Review Fantasy-action

I, FRANKENSTEIN (PG13)

The story: The monster (Aaron Eckhart) created by Frankenstein finds himself caught in a battle between demons and gargoyles. The gargoyles seek to protect mankind and are led by queen Leonore (Miranda Otto). She names the creature Adam when the gargoyles rescue him from an attack. Fast-forward to the present day and Adam has had enough of hiding. He takes the battle to those who work for the demon prince Naberius (Bill Nighy), including unsuspecting scientist Terra (Yvonne Strahovski). Adapted by American actor-writer Kevin Grevioux from his graphic novel of the same name.
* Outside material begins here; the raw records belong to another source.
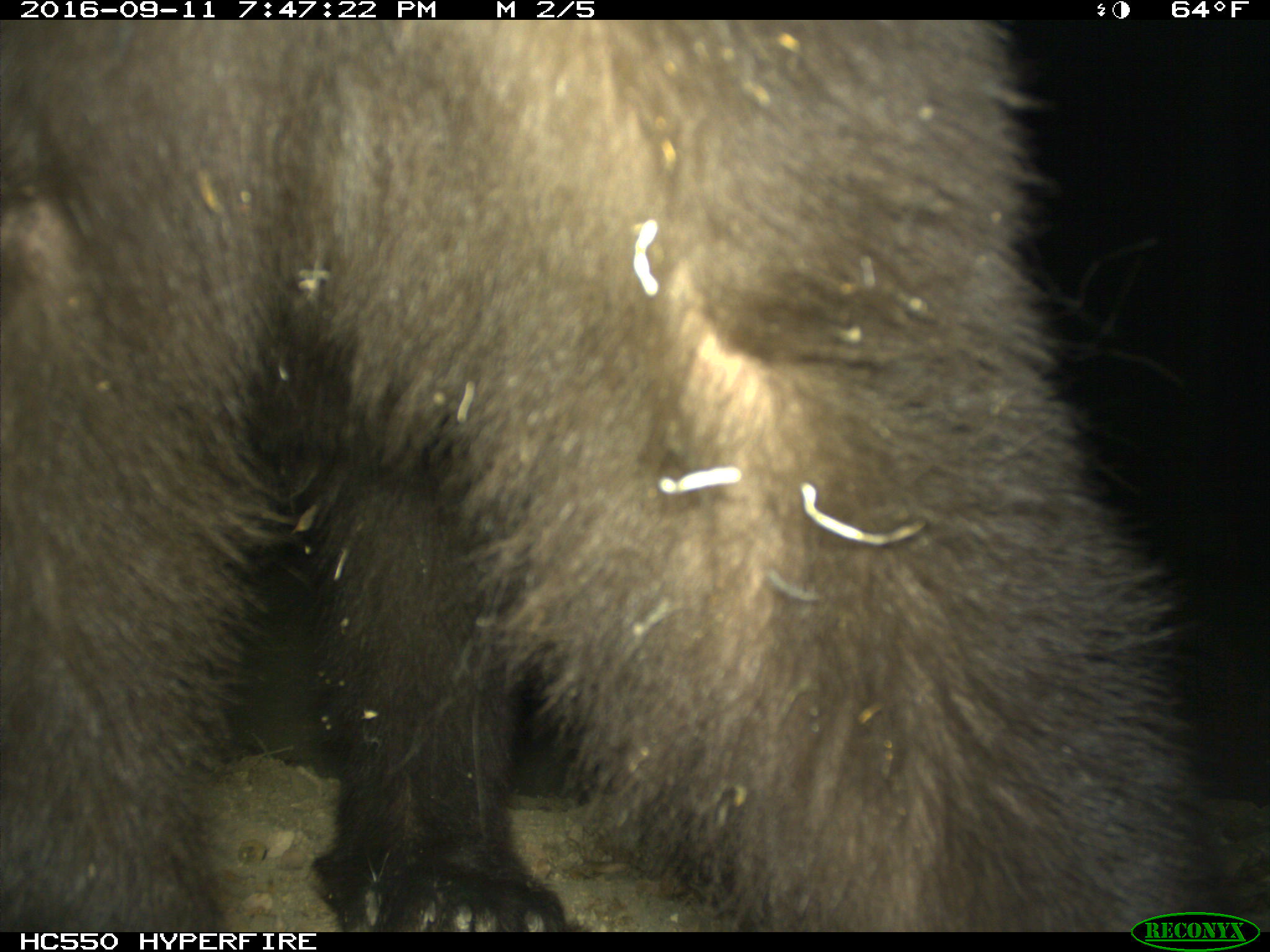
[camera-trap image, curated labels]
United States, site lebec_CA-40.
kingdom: Animalia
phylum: Chordata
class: Mammalia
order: Carnivora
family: Ursidae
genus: Ursus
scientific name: Ursus americanus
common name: american black bear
Ursus americanus (american black bear).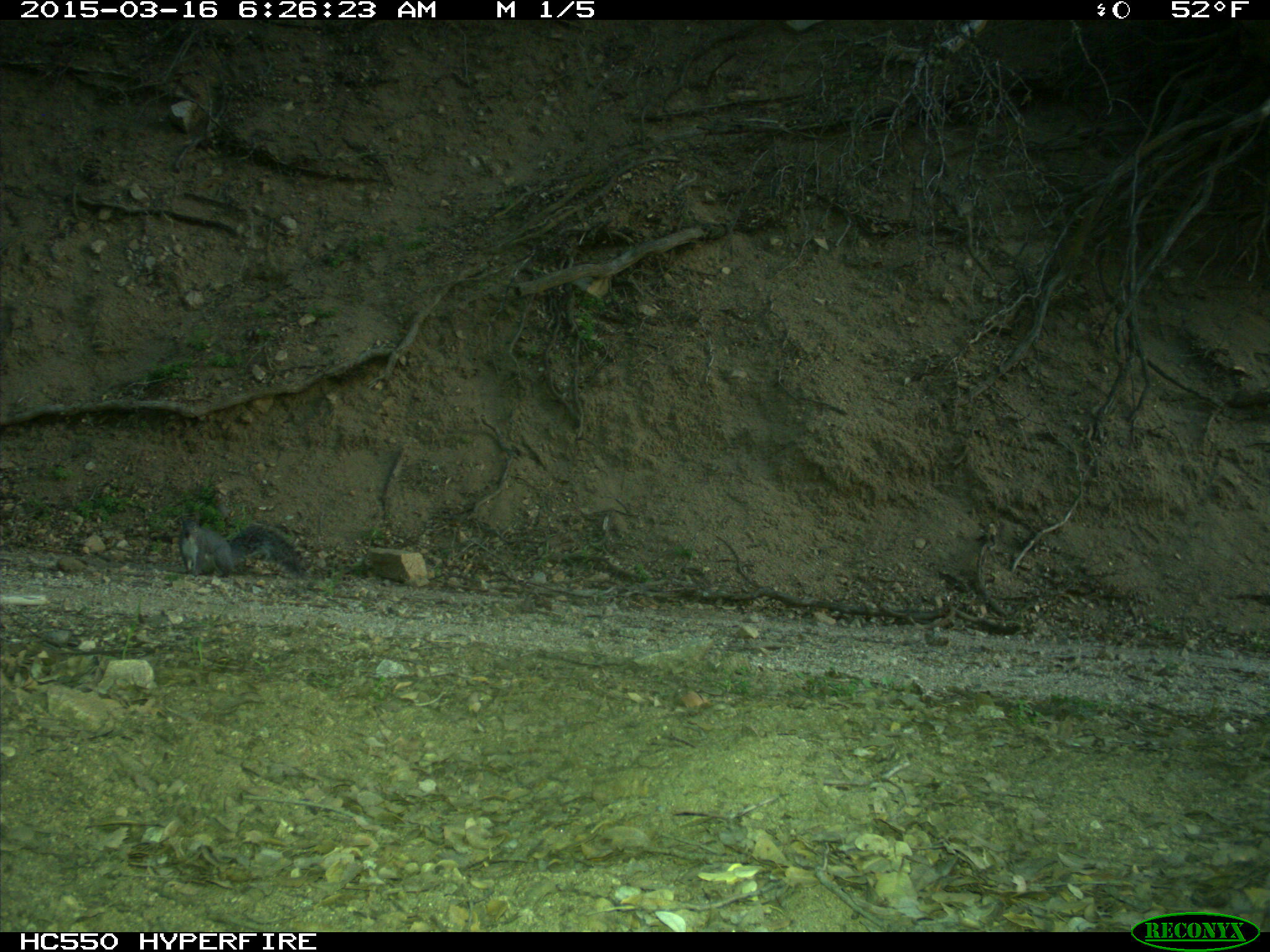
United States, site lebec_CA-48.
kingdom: Animalia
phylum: Chordata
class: Mammalia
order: Rodentia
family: Sciuridae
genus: Sciurus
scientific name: Sciurus carolinensis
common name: eastern gray squirrel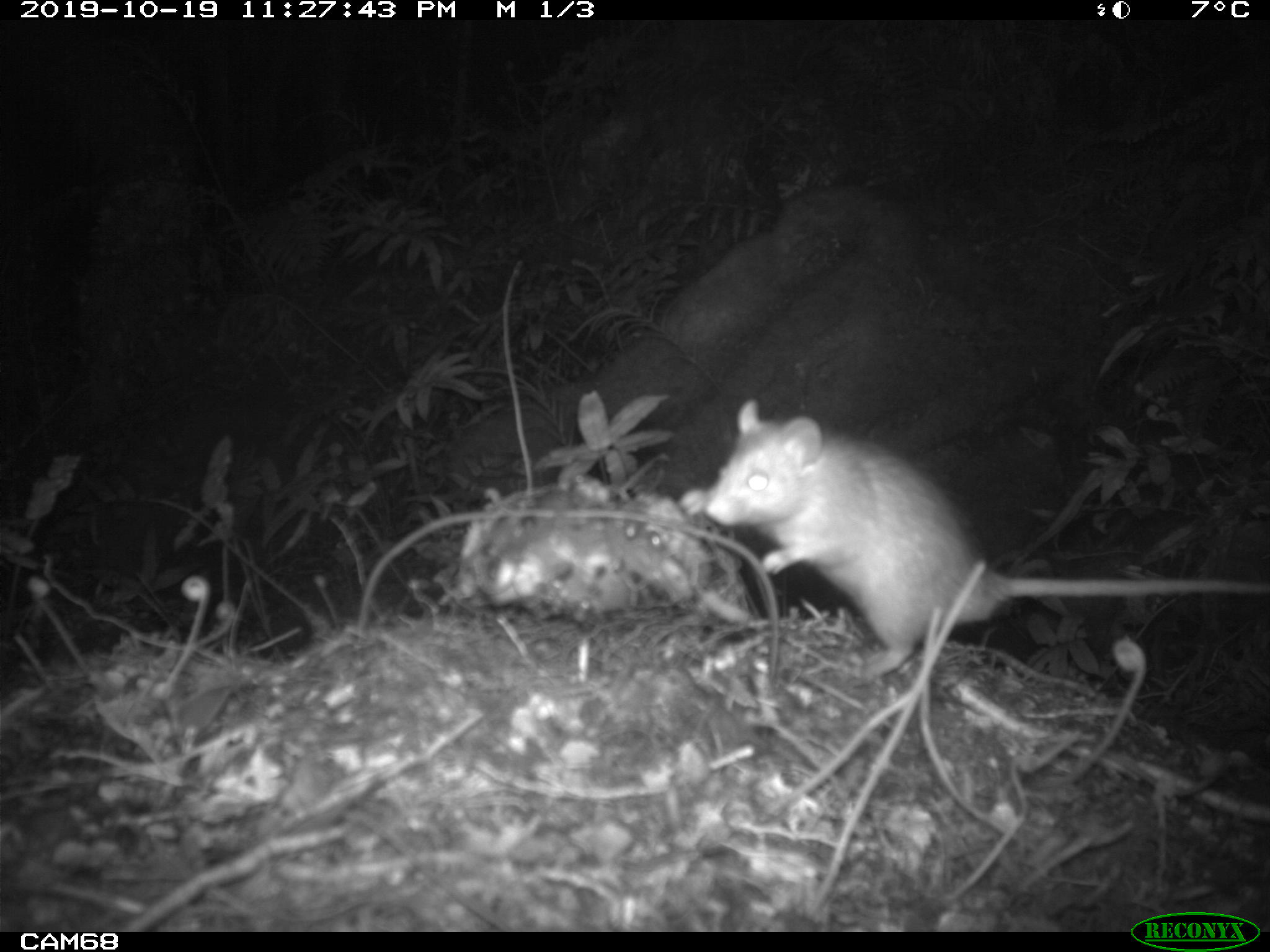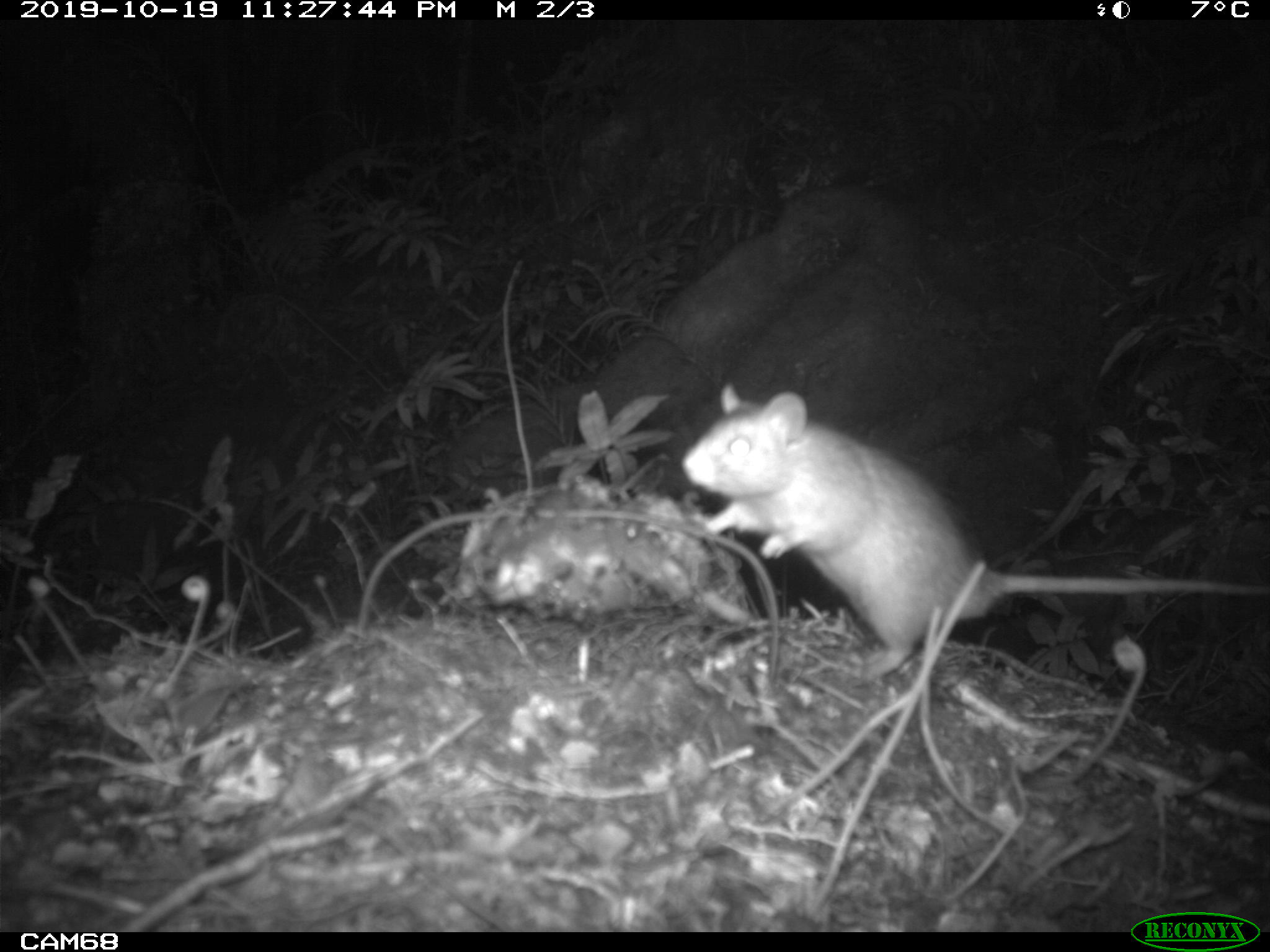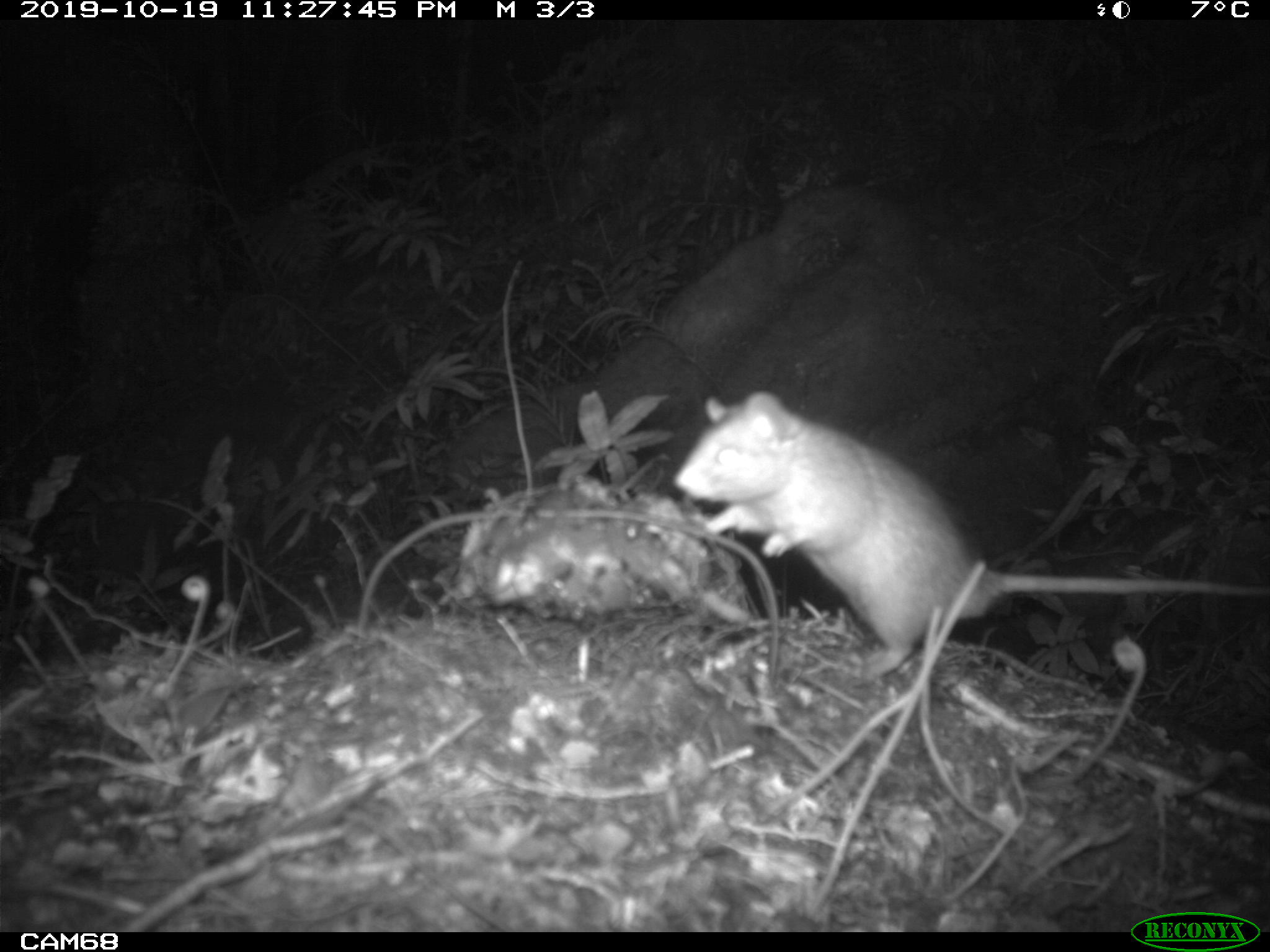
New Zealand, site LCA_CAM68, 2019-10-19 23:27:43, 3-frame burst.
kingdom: Animalia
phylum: Chordata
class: Mammalia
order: Rodentia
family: Muridae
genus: Rattus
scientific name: Rattus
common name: rat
Not only did Frankenstein discover the secret of life, it would also appear that he discovered the secret to eternal youth as well. Adam might be stitched together from various corpses, but he does not age or putrefy over decades and centuries. Actor Eckhart (The Dark Knight, 2008) even gives him a certain craggy sexiness with a patchwork of scars on his face and body and a ripped torso.

Little wonder that Naberius wants to abduct him for his own nefarious purposes.

It is ostensibly to animate an army of corpses, but it is probably to improve his own looks, given that demons have an unfortunate tendency to look hideous.

Unfortunately, the movie takes itself too seriously. Even though the fate of the world hangs in the balance (what? again?), director Stuart Beattie (scriptwriter for Australia, 2008) is not able to invest these stakes with much urgency or excitement.

There is also a glaring inconsistency over the critical plot point of whether Adam has a soul. On the one hand, only a creature with no soul can kill a gargoyle, who then ascends to the heavens. At the same time, a creature with no soul is susceptible to its body being occupied by another consciousness. Adam seems to waver between having a soul and having none - whenever it is convenient.

As the scientist searching for the secret of life, Strahovski (from TV's spy comedy Chuck, 2007-2012) injects some lightness into the proceedings, even if she is there mostly as a kind of romantic distraction for Adam and, of course, to walk into danger.

There are also some cool battle scenes. Plus, the shots of the gargoyles transforming into human warriors are pretty nifty. Still, there is not enough here to bring this movie to life.